My belief is that 70 units is a max for a dog per day.  If someone agrees to do 100 units in a day with one dog, I would question how effective that search is.  Bed bugs have a very small scent cone compared to other disciplines (human remains or narcotics etc).   Dogs have to detail to get their nose close enough to the cone to find the bed bugs.  At times with more air circulation a dog can scent the bugs upon entering the room especially in the case of an infestation.  But with an infestation oftentimes you see the bugs and don’t need dogs except maybe to check the adjoining units (they migrate).   But at times the scent cone is as small as six inches so walking a dog into the middle of the room and leaving is not an adequate search.  Detailing a room requires lots of training and lots of energy.  A dog that is thoroughly detailing will take longer to search and cannot search as many units.  My bed bug dog loses weight when we are doing lots of inspections and I need to up her food.  Dogs expend lots of energy searching; even if they aren’t moving quickly.  You can hear them sniffing.

Veteran bed bug dogs can do more back to back heavy schedules but my friend who has a dog that has inspected eight years still likes to have an easy day between heavy inspection days.  As a facility manager you want an honest team that will report honest results and you also need to realize that a bed bug dog is a dog and they will have off days.  It’s up to the handler to know and represent their dog and communicate the findings to their clients.  Rushing through an inspection with a limited number of dogs is not in anyone’s best interest.  It’s not fair for the dogs and you are not getting the best searches and most reliable outcomes.  Work with the bed bug dog teams and if there is flexibility you will get results that you can trust.



Trained Bed Bug K9 sniffing behind a chair

Bed Bug Treatment – Professionals or Not

Bed bugs are difficult to eradicate once you have them.  Personally I would not attempt to treat on my own.  Once there is an infestation, a professional tretament service will address the visual problem but also the hidden problem behind walls and under floor boards.   It’s time to get professional bed bug treatment.

There are times when waiting to treat makes sense.  We had a call and did a search in Townsend MA on January 2.   The family had visited relatives in Maine.  The wife had gotten bitten and when she went to the dermatologist it was suggested that her bites might be bed bugs.  She decided to bring in a bed bug dog to see if they had brought any bed bugs back to their home in Townsend.

The bites were typical of the lines with bed bugs and she didn’t believe she had gotten any bites since she had come back but wanted to see if there were any bed bugs in her home.  I suggested that her relatives have their home inspected as well.  But as it turned out, that wasn’t necessary as the relatives had already seen bed bugs at their home shortly after the visit.

Bed bug dog Spice alerted upstairs on a cot in a bag that they had used in Maine.  Spice actually stuck her head inside the bag then sat.  She also alerted on a gym bag.  She stuck her head in the bag then sat (her alert) on top of the bag so she was pretty clear where she smelled bed bugs.  The owner put the cot bag outside in freezing temps but will need to be treated as cold cannot be relied upon.  The gym bag got thrown in the dryer.  The bag had gone to Maine and carried back all of their clothing which they had dried upon their return but had done nothing with the bag.

Rather than immediately treat since it was not clear that any bugs had migrated from the bags, the owner elected to wait 3-4 weeks to see if she gets any more bites.  Either way I will return in four weeks to recheck the house with bed bug dog Spice.  Four weeks will be sufficient time for any eggs to hatch and for bed bugs to migrate to human hosts in the house.   Also, if they are in the house there will be an established scent pool when Spice and I return to search.

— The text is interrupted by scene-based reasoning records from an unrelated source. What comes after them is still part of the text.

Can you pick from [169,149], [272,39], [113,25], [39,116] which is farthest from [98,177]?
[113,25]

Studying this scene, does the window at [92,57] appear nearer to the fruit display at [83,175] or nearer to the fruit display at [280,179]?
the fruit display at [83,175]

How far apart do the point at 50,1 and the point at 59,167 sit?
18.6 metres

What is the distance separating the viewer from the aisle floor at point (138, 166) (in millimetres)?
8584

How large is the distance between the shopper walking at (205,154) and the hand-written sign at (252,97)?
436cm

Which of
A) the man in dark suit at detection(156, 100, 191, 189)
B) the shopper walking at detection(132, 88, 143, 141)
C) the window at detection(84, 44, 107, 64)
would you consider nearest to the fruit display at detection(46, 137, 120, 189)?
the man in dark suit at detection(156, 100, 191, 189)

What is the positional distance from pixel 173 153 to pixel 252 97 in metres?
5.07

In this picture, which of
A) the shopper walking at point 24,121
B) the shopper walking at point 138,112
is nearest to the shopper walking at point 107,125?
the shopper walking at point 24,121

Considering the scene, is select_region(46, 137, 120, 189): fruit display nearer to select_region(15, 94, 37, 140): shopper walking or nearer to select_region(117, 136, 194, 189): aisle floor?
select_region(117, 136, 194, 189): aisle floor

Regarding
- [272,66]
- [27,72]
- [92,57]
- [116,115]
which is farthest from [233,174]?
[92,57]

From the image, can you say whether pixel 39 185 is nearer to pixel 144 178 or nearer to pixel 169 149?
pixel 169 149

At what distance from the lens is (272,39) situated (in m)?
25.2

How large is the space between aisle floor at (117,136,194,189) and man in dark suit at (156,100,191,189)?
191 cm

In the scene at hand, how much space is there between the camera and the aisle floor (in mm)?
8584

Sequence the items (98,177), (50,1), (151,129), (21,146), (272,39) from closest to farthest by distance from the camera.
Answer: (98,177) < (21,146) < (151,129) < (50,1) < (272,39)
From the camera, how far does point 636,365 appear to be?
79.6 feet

Our return trip at no charge will give her piece of mind.  If she sees bed bugs in the interim we will not need to return, she will treat.  If she starts getting bitten we will go back to try to get location an then visual confirmation.

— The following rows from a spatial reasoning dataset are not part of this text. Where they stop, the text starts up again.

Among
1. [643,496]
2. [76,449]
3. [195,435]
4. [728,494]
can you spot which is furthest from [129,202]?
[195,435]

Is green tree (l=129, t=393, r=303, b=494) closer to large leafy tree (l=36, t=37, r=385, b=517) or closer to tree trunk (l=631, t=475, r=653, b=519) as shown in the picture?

Hopefully moving and taking action on the bags will be sufficient to address her potential bed bug problem.  It’s much cheaper to hire a bed bug dog than to treat for bed bugs.



The Importance of Detailing with Bed Bug Detection Dogs – Property Managers

If you watch a bed bug detection dog work, what you want to see is the dog thoroughly checking low, nose level and high as he moves along.  Oftentimes a handler will work with the dog on the left side and move clockwise around the room in a pattern.  You don’t want to see the handler walk into the middle of the room with the dog and walk out.   That is not detailing a room.  That’s air scenting and that isn’t sufficient in searching for bed bugs. Once you’ve gone around the outside of the room the handlers often go around each inside object in a counterclockwise direction.

Why is detailing essential with Bed Bugs?

Bed bugs have a very small scent cone – approximately six inches.  A good bed bug dog will pick up the scent when moving into the room from a greater distance if the air flow is moving the scent around but that cannot be relied upon.  A larger infestation is easier to pick up.  But if you just came home from a trip and a bed bug or two hopped into your luggage, a dog cannot walk in and out of the room and pick up on that odor.  The more thoroughly your bed bug dog details the room, the better you should be able to sleep at night.  It takes longer and is harder work for the dog and handler, but it’s essential to do a thorough bed bug search.  Some services want to cruise in and out of a facility, but that isn’t what you want to hire for a bed bug detection dog service.

How can you tell up front if a Bed Bug Dog service is thorough and reliable?

To start out, make sure that they are certified.  The bed bug detection dog and handler team have to test annually in order to be certified.  Also, if they say they are certified, ask them what date they certified.  It is essential to retest annually and if it’s been more than a year, they are no longer certified.  Ask your perspective service to run a test for you.  Ask them to bring a vial of bed bugs they use for training or of pseudo scent which is the scent of bed bugs but not the real thing.  Ask if you can hide it in the room somewhere and have the dog search for the vial.    You may have to wait 30 mins after hiding so the scent cone is available to the dog.  You also want to hide it in a location that the scent is available to the dog since there is only a tiny opening at the top of the vial.   All you are trying to determine is if the dog can recognize and indicate on that scent.  If the dog cannot find the vial, then you probably want to stop any search and find another Bed Bug Dog service.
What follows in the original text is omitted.